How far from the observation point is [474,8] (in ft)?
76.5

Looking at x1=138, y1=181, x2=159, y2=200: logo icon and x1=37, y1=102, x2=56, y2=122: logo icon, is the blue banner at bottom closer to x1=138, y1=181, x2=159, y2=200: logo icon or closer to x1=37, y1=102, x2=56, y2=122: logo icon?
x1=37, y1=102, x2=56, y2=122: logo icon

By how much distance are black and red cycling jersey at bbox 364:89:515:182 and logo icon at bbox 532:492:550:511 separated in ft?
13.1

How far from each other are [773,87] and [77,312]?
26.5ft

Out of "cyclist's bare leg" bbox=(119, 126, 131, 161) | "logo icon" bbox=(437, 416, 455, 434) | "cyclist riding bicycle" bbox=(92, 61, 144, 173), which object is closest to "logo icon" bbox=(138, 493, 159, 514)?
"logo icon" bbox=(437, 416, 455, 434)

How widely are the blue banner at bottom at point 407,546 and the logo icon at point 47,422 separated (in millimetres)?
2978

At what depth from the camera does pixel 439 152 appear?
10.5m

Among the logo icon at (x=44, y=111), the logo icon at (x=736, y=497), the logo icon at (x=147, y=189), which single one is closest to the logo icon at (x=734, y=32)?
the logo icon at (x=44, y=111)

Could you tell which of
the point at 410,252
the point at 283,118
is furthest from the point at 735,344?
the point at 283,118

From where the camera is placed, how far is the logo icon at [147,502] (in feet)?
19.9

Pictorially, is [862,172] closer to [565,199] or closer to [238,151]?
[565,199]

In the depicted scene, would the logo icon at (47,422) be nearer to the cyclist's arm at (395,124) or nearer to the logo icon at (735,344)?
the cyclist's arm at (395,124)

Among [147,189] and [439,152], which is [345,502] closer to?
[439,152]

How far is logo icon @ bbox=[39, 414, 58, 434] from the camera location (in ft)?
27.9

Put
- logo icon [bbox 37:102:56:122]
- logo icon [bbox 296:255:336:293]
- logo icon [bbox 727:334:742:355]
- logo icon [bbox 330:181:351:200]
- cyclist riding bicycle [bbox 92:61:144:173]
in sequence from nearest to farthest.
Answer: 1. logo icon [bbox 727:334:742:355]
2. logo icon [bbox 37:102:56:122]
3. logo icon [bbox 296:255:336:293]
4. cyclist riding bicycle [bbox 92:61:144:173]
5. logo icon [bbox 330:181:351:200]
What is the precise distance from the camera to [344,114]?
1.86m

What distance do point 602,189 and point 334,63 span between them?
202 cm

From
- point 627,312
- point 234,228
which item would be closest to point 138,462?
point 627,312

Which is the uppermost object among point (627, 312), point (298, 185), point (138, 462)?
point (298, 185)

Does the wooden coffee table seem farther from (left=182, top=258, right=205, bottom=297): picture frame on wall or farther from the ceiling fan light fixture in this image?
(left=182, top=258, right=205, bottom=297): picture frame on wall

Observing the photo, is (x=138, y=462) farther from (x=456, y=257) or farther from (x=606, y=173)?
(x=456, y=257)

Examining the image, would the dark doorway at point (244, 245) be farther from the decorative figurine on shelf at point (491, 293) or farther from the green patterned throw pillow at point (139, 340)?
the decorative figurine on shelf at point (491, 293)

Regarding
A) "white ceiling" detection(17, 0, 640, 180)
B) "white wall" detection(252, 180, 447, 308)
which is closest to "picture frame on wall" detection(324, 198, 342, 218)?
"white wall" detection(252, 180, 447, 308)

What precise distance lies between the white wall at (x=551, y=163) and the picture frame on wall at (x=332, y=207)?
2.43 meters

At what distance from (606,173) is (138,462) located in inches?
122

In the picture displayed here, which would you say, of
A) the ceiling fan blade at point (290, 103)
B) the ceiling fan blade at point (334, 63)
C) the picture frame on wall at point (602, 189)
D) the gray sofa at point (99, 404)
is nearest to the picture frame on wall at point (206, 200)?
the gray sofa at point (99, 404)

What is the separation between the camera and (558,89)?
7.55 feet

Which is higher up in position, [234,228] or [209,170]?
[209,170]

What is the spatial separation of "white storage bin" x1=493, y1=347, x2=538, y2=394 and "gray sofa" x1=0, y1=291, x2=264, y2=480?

────────────────────────────────────────

Exercise objective: Lay out every line of the listing above as a numbered list, leaving out the blank lines.

Task result:
1. How far from the observation point is [474,8] (in ft)?
2. 76.5
3. Looking at x1=138, y1=181, x2=159, y2=200: logo icon and x1=37, y1=102, x2=56, y2=122: logo icon, is the blue banner at bottom closer to x1=138, y1=181, x2=159, y2=200: logo icon or closer to x1=37, y1=102, x2=56, y2=122: logo icon?
4. x1=37, y1=102, x2=56, y2=122: logo icon
5. By how much distance are black and red cycling jersey at bbox 364:89:515:182 and logo icon at bbox 532:492:550:511 separated in ft?
6. 13.1
7. How far from each other are [773,87] and [77,312]?
8. 26.5ft
9. Out of "cyclist's bare leg" bbox=(119, 126, 131, 161) | "logo icon" bbox=(437, 416, 455, 434) | "cyclist riding bicycle" bbox=(92, 61, 144, 173), which object is closest to "logo icon" bbox=(138, 493, 159, 514)?
10. "logo icon" bbox=(437, 416, 455, 434)
11. How widely are the blue banner at bottom at point 407,546 and the logo icon at point 47,422 separated (in millimetres)?
12. 2978
13. At what depth from the camera does pixel 439 152 appear?
14. 10.5m
15. Among the logo icon at (x=44, y=111), the logo icon at (x=736, y=497), the logo icon at (x=147, y=189), which single one is closest to the logo icon at (x=734, y=32)?
16. the logo icon at (x=44, y=111)
17. Could you tell which of
18. the point at 410,252
19. the point at 283,118
20. is furthest from the point at 735,344?
21. the point at 283,118
22. From where the camera is placed, how far is the logo icon at [147,502] (in feet)?
23. 19.9
24. Pictorially, is [862,172] closer to [565,199] or closer to [238,151]?
25. [565,199]
26. In the depicted scene, would the logo icon at (47,422) be nearer to the cyclist's arm at (395,124) or nearer to the logo icon at (735,344)?
27. the cyclist's arm at (395,124)
28. Among [147,189] and [439,152], which is [345,502] closer to?
29. [439,152]
30. How far is logo icon @ bbox=[39, 414, 58, 434] from the camera location (in ft)?
31. 27.9
32. Put
33. - logo icon [bbox 37:102:56:122]
34. - logo icon [bbox 296:255:336:293]
35. - logo icon [bbox 727:334:742:355]
36. - logo icon [bbox 330:181:351:200]
37. - cyclist riding bicycle [bbox 92:61:144:173]
38. in sequence from nearest to farthest.
39. Answer: 1. logo icon [bbox 727:334:742:355]
40. 2. logo icon [bbox 37:102:56:122]
41. 3. logo icon [bbox 296:255:336:293]
42. 4. cyclist riding bicycle [bbox 92:61:144:173]
43. 5. logo icon [bbox 330:181:351:200]
44. What is the precise distance from the camera to [344,114]?
45. 1.86m
46. What distance do point 602,189 and point 334,63 span between them?
47. 202 cm
48. From
49. - point 627,312
50. - point 234,228
51. which item would be closest to point 138,462?
52. point 627,312
53. Which is the uppermost object among point (627, 312), point (298, 185), point (138, 462)?
54. point (298, 185)
55. Does the wooden coffee table seem farther from (left=182, top=258, right=205, bottom=297): picture frame on wall or farther from the ceiling fan light fixture in this image?
56. (left=182, top=258, right=205, bottom=297): picture frame on wall
57. Observing the photo, is (x=138, y=462) farther from (x=456, y=257) or farther from (x=606, y=173)?
58. (x=456, y=257)
59. Examining the image, would the dark doorway at point (244, 245) be farther from the decorative figurine on shelf at point (491, 293) or farther from the green patterned throw pillow at point (139, 340)?
60. the decorative figurine on shelf at point (491, 293)
61. Regarding
62. A) "white ceiling" detection(17, 0, 640, 180)
63. B) "white wall" detection(252, 180, 447, 308)
64. which is closest to "picture frame on wall" detection(324, 198, 342, 218)?
65. "white wall" detection(252, 180, 447, 308)
66. What precise distance lies between the white wall at (x=551, y=163) and the picture frame on wall at (x=332, y=207)?
67. 2.43 meters
68. At what distance from (606,173) is (138,462) located in inches?
69. 122
70. In the picture displayed here, which would you say, of
71. A) the ceiling fan blade at point (290, 103)
72. B) the ceiling fan blade at point (334, 63)
73. C) the picture frame on wall at point (602, 189)
74. D) the gray sofa at point (99, 404)
75. is nearest to the picture frame on wall at point (206, 200)?
76. the gray sofa at point (99, 404)
77. What is the separation between the camera and (558,89)?
78. 7.55 feet
79. Which is higher up in position, [234,228] or [209,170]?
80. [209,170]
81. What is the spatial separation of "white storage bin" x1=493, y1=347, x2=538, y2=394 and "gray sofa" x1=0, y1=291, x2=264, y2=480?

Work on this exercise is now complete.